__課題__. 河童の手の伝承から、「鷹取運松庵の細君と河童の手」で始まり「して一子相伝の療法を開いた。」まで続く部分を一字も変えずに出力してください。

__本文抜粋__.
鷹取運松庵の細君と河童の手
どんな伝承か
元禄の頃という。筑前の博多に鷹取運松庵という外科医があった。妻は肥後の浪人三宅角助の娘で、美人のうえ学問にも通じた才媛であった。ある夜、妻が雪隠にいると、得体の知れぬ薄黒い手が伸びて臀部を撫でた。妻は何も言わず寝間へ戻り、翌晩、伝来の脇差を用意して待った。夜更けて雪隠に上がると怪物は前夜同様の狼藉を働いたので、抜く手も見せず斬り落とした。翌朝、泥鰌の手に似て水掻きのついた手が運松庵の前に置かれていた。以来毎晩、河童が手を返せと訴えに来る。今更返しても仕方あるまいと言うと、河童は冷えた手でも接げると答えたので、接骨法の伝授と引き換えに手を返した。運松庵はこの法を応用して一子相伝の療法を開いた。

__データ抜粋__.
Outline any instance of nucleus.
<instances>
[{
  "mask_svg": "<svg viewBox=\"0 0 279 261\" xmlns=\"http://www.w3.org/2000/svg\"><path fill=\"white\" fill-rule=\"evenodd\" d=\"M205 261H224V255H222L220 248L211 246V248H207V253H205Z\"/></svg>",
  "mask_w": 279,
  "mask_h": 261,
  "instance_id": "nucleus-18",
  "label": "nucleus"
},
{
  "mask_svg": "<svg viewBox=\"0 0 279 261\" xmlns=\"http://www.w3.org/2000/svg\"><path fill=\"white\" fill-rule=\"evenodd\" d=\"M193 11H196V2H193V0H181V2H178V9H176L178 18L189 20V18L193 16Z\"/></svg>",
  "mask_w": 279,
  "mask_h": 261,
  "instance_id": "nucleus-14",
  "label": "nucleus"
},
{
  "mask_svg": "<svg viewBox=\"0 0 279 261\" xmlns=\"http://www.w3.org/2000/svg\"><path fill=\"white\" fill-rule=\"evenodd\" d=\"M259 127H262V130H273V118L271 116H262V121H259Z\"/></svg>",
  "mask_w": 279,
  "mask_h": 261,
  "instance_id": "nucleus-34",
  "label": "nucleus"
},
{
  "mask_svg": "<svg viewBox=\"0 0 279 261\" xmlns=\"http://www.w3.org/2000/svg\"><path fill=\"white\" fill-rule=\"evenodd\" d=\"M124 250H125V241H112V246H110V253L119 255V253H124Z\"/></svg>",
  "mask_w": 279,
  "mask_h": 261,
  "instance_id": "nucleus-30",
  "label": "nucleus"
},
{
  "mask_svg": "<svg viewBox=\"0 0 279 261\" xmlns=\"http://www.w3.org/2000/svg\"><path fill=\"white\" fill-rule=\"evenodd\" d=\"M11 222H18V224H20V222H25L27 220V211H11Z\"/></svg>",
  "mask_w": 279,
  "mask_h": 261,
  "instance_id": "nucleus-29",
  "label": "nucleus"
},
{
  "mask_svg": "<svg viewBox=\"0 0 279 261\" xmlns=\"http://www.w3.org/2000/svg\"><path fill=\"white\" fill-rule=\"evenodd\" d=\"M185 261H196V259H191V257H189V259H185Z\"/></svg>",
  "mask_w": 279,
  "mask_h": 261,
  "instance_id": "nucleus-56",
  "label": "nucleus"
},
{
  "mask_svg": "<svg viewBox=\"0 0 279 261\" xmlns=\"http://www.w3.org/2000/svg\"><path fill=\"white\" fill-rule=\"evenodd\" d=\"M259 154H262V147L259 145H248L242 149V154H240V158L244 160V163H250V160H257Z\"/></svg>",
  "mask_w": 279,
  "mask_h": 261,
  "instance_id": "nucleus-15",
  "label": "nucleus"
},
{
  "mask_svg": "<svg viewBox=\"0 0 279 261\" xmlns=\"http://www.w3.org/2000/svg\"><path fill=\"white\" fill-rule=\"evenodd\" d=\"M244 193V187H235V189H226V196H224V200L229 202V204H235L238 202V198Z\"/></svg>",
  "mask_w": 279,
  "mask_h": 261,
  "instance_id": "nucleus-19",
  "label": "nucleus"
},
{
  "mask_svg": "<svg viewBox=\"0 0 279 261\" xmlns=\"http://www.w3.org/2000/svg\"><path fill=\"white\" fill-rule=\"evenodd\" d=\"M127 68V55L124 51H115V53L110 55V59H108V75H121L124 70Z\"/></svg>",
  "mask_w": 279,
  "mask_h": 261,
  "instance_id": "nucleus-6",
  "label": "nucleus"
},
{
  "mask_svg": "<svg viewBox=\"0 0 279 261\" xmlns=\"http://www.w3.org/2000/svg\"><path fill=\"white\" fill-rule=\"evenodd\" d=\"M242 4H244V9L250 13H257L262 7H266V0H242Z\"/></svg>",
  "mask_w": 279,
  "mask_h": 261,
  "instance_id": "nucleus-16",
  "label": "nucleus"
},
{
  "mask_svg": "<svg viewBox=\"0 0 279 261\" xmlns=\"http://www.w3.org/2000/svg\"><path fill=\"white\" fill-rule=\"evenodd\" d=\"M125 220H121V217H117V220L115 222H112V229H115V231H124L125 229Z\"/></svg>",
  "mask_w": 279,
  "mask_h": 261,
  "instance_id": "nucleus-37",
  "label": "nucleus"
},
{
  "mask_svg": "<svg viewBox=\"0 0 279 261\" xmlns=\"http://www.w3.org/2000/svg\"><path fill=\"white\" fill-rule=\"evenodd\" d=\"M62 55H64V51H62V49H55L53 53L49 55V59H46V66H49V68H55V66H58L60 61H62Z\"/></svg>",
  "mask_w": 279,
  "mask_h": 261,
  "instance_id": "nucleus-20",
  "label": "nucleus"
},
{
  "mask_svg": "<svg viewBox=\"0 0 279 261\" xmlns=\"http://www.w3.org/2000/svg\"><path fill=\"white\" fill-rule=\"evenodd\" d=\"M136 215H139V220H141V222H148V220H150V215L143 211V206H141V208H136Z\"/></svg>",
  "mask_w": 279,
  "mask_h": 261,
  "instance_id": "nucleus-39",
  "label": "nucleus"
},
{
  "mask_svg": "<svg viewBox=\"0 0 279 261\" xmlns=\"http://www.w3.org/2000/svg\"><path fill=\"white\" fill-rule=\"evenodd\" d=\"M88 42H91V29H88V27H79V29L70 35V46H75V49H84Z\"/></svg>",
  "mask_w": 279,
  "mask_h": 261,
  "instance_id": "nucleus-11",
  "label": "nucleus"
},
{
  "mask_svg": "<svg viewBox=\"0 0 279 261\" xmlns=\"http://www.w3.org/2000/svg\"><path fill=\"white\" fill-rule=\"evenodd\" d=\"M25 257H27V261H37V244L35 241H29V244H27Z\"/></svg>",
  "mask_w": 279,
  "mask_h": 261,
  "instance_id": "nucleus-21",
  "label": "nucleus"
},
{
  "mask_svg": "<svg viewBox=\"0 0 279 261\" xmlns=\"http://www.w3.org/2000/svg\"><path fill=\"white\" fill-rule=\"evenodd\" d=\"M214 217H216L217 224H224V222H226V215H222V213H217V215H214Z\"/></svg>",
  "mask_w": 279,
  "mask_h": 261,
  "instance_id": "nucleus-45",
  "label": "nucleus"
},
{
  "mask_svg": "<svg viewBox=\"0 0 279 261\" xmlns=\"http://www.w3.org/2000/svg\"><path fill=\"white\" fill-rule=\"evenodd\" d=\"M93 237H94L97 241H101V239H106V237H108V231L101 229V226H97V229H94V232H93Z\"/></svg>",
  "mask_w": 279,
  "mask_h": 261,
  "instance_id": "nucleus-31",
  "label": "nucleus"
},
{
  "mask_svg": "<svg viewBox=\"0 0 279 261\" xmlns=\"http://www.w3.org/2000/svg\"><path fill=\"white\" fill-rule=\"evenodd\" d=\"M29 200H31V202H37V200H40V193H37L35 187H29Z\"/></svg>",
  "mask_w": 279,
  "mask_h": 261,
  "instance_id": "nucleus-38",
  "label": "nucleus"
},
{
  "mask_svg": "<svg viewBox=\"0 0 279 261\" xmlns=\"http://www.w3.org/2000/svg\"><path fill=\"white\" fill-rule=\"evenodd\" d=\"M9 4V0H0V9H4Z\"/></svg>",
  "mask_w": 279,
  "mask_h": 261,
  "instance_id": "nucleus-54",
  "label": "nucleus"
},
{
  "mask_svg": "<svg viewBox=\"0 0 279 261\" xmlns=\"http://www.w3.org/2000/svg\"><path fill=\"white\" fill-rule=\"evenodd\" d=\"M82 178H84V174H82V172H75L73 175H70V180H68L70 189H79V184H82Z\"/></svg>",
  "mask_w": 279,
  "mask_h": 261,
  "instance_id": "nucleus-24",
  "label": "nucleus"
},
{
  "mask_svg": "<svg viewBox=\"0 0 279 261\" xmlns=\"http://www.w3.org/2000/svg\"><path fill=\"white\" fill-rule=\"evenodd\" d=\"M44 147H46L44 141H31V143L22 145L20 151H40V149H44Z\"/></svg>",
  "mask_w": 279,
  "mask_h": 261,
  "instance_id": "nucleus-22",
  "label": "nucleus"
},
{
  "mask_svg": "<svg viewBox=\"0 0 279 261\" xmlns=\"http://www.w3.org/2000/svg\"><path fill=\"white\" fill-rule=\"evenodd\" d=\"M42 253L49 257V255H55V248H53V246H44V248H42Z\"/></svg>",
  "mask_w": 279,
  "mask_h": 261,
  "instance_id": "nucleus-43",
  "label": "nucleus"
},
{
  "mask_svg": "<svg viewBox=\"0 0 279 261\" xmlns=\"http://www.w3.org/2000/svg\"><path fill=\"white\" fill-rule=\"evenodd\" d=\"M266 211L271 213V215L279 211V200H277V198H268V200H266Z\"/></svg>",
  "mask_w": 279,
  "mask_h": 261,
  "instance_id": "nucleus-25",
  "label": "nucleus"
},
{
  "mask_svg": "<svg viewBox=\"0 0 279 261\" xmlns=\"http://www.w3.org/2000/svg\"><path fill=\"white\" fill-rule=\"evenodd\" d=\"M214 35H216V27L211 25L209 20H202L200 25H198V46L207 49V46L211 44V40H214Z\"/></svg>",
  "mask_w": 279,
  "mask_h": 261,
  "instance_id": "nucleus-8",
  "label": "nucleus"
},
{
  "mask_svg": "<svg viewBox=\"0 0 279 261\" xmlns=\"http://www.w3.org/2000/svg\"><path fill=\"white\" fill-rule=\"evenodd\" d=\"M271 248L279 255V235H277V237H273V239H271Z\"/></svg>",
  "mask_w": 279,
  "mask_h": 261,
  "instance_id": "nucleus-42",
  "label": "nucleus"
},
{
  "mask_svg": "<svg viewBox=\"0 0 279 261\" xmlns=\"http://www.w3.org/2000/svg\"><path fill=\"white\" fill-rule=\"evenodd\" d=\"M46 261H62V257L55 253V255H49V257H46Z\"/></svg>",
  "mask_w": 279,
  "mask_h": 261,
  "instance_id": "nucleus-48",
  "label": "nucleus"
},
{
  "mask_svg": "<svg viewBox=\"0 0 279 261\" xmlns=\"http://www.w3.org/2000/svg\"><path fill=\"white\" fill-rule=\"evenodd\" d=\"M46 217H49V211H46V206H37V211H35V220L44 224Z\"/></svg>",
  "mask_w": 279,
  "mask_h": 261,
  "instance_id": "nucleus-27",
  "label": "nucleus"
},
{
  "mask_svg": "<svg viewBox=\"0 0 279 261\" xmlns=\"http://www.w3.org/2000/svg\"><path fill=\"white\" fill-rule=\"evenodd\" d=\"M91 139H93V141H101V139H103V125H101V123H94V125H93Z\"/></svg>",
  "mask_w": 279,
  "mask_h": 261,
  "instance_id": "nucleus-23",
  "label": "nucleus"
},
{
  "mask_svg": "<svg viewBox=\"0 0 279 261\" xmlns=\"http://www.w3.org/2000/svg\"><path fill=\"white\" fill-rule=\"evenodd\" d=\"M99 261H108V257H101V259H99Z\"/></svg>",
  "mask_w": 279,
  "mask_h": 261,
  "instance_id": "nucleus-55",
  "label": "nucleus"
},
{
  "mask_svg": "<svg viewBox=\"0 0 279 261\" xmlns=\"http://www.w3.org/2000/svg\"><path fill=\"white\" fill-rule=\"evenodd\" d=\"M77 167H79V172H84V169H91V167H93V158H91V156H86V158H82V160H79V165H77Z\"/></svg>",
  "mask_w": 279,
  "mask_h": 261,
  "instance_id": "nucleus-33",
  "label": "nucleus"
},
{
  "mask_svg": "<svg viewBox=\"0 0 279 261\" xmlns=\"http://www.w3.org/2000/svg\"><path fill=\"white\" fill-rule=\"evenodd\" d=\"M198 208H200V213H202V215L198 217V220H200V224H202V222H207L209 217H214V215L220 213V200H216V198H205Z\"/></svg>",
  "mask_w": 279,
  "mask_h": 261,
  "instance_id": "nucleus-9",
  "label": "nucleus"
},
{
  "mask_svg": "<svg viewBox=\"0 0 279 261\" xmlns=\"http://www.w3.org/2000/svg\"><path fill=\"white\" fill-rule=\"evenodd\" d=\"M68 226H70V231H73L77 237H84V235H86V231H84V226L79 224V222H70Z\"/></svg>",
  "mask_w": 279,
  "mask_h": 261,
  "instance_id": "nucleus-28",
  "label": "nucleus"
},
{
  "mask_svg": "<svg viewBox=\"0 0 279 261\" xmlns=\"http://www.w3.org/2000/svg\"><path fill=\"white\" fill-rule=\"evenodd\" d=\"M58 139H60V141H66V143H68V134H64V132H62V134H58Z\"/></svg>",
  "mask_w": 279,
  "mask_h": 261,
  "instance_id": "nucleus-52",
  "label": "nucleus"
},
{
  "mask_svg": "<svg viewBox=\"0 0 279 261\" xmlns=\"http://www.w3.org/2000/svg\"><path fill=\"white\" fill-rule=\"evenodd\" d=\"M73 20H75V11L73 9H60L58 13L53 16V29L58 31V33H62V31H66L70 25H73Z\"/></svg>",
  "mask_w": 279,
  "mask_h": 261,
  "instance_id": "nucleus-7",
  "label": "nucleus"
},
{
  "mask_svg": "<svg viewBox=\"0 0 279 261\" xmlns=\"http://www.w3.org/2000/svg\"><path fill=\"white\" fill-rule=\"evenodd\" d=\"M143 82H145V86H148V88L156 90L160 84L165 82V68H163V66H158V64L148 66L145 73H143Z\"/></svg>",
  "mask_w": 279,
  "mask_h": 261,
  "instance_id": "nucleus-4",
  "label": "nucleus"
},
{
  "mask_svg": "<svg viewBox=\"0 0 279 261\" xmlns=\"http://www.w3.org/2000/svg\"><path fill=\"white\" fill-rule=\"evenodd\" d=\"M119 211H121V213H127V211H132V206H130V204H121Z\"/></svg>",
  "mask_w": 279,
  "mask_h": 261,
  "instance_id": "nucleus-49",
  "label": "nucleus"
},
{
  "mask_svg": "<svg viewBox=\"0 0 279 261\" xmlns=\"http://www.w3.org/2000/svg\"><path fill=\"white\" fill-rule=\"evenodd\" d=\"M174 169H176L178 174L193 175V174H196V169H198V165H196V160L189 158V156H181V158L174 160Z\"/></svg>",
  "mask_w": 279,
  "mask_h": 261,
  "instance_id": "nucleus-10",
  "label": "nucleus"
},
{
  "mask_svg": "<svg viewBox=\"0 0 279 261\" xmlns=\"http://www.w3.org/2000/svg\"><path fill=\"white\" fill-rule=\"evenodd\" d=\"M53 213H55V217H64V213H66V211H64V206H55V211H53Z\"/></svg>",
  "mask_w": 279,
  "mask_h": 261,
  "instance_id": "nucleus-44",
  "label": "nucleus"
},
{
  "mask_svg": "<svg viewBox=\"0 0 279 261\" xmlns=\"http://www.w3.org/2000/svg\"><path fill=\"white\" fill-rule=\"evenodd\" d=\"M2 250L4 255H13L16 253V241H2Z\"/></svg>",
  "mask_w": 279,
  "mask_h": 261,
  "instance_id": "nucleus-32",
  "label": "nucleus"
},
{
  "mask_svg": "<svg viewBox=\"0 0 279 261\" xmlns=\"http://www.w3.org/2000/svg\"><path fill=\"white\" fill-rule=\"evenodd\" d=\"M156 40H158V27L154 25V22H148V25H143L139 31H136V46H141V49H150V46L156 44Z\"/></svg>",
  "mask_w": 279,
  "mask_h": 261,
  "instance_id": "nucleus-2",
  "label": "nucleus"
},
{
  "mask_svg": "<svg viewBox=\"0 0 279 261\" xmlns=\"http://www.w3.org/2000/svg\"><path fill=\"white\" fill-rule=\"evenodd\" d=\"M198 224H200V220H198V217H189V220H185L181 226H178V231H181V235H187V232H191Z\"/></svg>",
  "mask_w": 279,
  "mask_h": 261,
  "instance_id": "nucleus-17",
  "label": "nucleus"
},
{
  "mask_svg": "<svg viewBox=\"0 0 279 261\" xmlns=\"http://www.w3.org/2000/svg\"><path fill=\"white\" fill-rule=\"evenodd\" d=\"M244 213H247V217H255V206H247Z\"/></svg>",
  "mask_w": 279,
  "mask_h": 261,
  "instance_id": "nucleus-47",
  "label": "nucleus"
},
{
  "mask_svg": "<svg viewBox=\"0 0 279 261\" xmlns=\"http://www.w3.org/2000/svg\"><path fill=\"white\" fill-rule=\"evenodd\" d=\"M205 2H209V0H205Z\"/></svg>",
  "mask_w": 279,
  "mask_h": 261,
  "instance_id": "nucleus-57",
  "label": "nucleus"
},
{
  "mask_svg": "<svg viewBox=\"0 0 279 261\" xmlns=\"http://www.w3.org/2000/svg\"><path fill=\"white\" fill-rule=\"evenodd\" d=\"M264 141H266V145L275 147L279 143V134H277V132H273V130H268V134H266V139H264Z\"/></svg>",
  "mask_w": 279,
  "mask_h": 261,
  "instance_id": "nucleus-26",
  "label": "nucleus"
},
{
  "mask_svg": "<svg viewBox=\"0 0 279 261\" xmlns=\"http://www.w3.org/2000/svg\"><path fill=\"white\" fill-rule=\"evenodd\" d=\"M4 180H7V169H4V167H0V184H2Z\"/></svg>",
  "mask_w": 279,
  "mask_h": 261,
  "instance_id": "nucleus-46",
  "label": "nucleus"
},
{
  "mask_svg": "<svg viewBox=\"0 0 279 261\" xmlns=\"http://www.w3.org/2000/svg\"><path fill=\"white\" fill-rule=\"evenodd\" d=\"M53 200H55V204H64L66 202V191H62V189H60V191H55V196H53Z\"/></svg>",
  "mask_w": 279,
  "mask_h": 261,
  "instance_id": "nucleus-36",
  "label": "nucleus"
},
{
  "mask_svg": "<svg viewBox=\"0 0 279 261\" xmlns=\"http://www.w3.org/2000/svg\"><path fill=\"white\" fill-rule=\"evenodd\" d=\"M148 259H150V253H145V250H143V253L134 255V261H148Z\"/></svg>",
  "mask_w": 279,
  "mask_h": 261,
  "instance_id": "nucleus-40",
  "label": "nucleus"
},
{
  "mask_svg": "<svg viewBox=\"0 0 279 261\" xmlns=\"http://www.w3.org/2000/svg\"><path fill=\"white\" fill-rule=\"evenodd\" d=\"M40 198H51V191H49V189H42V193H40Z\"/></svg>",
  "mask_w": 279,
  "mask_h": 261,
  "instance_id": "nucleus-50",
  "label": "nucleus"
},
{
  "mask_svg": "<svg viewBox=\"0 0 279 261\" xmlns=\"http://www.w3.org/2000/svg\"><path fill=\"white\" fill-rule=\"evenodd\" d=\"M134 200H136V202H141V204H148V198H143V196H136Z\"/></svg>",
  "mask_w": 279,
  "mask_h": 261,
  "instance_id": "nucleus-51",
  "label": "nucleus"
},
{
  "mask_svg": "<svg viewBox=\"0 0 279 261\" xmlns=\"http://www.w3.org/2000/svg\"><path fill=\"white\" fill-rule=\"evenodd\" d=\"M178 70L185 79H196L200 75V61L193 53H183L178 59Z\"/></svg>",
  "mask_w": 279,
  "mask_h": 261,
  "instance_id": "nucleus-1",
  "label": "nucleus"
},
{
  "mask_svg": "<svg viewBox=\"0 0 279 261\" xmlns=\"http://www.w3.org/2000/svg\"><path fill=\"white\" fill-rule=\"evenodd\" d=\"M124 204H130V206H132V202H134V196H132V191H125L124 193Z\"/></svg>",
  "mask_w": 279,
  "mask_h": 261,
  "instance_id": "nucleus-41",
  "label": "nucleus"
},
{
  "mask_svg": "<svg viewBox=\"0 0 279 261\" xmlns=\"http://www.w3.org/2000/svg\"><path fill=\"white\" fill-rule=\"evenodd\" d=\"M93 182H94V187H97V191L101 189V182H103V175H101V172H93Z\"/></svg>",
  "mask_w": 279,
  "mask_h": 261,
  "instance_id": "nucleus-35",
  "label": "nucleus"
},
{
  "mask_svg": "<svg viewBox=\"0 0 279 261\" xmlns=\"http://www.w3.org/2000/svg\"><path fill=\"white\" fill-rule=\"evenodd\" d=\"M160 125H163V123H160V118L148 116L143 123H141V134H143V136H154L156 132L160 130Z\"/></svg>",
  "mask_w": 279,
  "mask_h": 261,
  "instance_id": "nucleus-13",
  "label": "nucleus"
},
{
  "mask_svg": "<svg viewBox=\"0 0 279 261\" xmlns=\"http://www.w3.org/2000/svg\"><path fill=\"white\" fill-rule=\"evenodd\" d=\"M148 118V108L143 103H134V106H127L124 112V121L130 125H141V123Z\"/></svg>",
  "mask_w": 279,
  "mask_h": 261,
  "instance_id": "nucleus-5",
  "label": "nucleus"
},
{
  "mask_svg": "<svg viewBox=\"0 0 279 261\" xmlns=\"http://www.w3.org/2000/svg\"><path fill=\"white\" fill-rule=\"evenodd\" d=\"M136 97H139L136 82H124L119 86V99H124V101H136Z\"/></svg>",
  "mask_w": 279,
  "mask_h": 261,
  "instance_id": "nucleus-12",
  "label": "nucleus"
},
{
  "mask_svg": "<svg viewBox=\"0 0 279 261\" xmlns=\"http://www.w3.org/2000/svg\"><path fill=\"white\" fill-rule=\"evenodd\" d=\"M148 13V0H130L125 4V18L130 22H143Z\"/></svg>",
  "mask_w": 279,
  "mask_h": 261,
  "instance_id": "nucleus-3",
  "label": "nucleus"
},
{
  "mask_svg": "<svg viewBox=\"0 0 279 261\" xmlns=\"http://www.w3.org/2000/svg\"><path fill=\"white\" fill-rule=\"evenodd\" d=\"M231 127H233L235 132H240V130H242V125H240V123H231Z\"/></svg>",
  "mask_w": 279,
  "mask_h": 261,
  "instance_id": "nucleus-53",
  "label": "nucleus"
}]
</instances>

__解答欄__.
鷹取運松庵の細君と河童の手
どんな伝承か
元禄の頃という。筑前の博多に鷹取運松庵という外科医があった。妻は肥後の浪人三宅角助の娘で、美人のうえ学問にも通じた才媛であった。ある夜、妻が雪隠にいると、得体の知れぬ薄黒い手が伸びて臀部を撫でた。妻は何も言わず寝間へ戻り、翌晩、伝来の脇差を用意して待った。夜更けて雪隠に上がると怪物は前夜同様の狼藉を働いたので、抜く手も見せず斬り落とした。翌朝、泥鰌の手に似て水掻きのついた手が運松庵の前に置かれていた。以来毎晩、河童が手を返せと訴えに来る。今更返しても仕方あるまいと言うと、河童は冷えた手でも接げると答えたので、接骨法の伝授と引き換えに手を返した。運松庵はこの法を応用して一子相伝の療法を開いた。